■ EXTRAIT DU TEXTE ■
----

Évidemment autour de moi se produisent sans cesse des événements qui montrent, et qui même parfois démontrent, le systématique et quotidien tohu-bohu après le Big-Bang et la Genèse. Je ne dirai pas qu’ils poussent à célébrer la cérémonie d’une confusion qui apparaît déjà comme trop brutale et détestable d’un point de vue «culturel». Particulièrement après la déclaration du prix Nobel 1934, Pirandello, à Agrigente: «il vaut mieux employer le terme Chaos». «Et, avec encore plus d’élégance, Kaos». Dali, martyr païen!

Évidemment je me dis parfois (absurdement) que si j’avais vécu avec les végétariens Ève et Adam, je les aurais surpris faisant une grimace de dégoût pour ne pas manger de serpents.

----

■ CONTENU DES DONNÉES ■

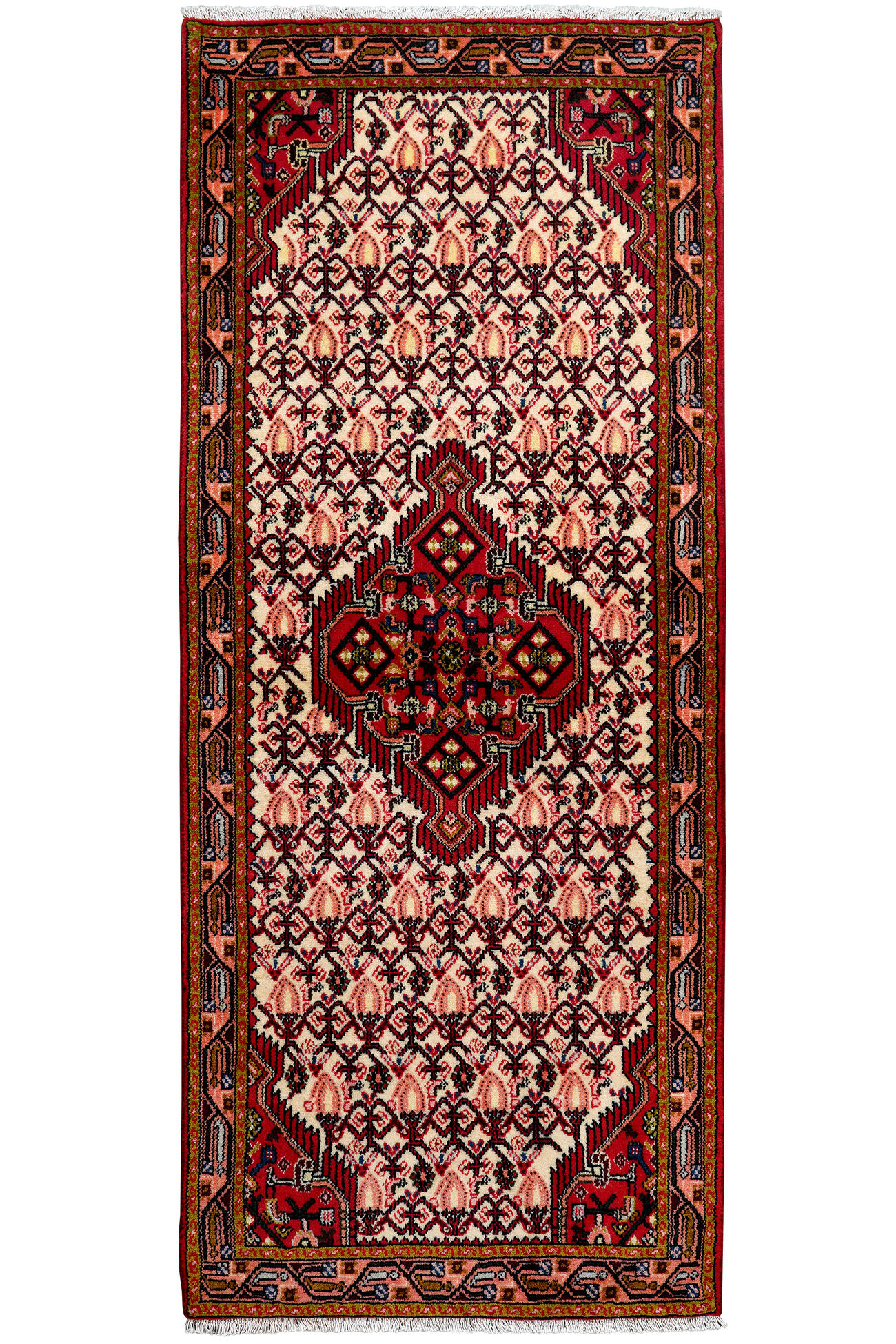 TEPPICH Assadabad Mehrfarbig 195/80 cm Schurwolle - Multicolor, Textil (80/195cm) - Looma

----

■ LISTE DES TÂCHES ■
(a) Résumez en deux phrases l'extrait sur le chaos après la Genèse.
(b) Donnez une suite à l'extrait sur le chaos après la Genèse, en partant de sa dernière phrase.
Les données n'ont aucun rôle ici.

■ RÉPONSES DANS L'ORDRE ■
(a) L'extrait évoque des événements incessants qui montrent, voire démontrent, le tohu-bohu systématique et quotidien d'après le Big-Bang et la Genèse, et rappelle que Pirandello, prix Nobel 1934, déclarait à Agrigente qu'il valait mieux employer le terme « Chaos », ou encore « Kaos ». Il imagine aussi, de façon qu'il dit absurde, Ève et Adam végétariens grimaçant de dégoût pour ne pas manger de serpents.

(b)
Évidemment dans la Ville Lumière qui trop embrasse éteint pis encore. Depuis presque quarante ans j’habite dans la rue Jouffroy d’Abbans, «la plus large de Paris: pour une question de centimètres ce n’est pas une avenue!». Précisément j’ai assisté au «lendemain» de la messe papale au Bois de Boulogne proche de chez moi (plus exactement dans un hippodrome connu pour ses paris). J’ai été frappé par la multitude de tracts jonchant de telles allées, la quantité et les débordements des sanitaires improvisés, et surpris par l’abondance des préservatifs abandonnés. Pour Mandelbroot tout paraît-il si relatif que si nous vivions 90 millions d’années Mathusalem serait mort en culottes courtes?

Évidemment les hauts faits sportifs ont lieu eux aussi à quelques minutes de chez moi et j’ai pour habitude de leur rendre visite… après l’«événement». Particulièrement aux footballistiques. Étant donné la houle due à la foule trop compacte des manifestants, je me demande s’il n’est pas probable qu’on ne puisse surmonter le mal de mer lors d’un grand «événement» qu’en nageant dans une piscine cinq étoiles?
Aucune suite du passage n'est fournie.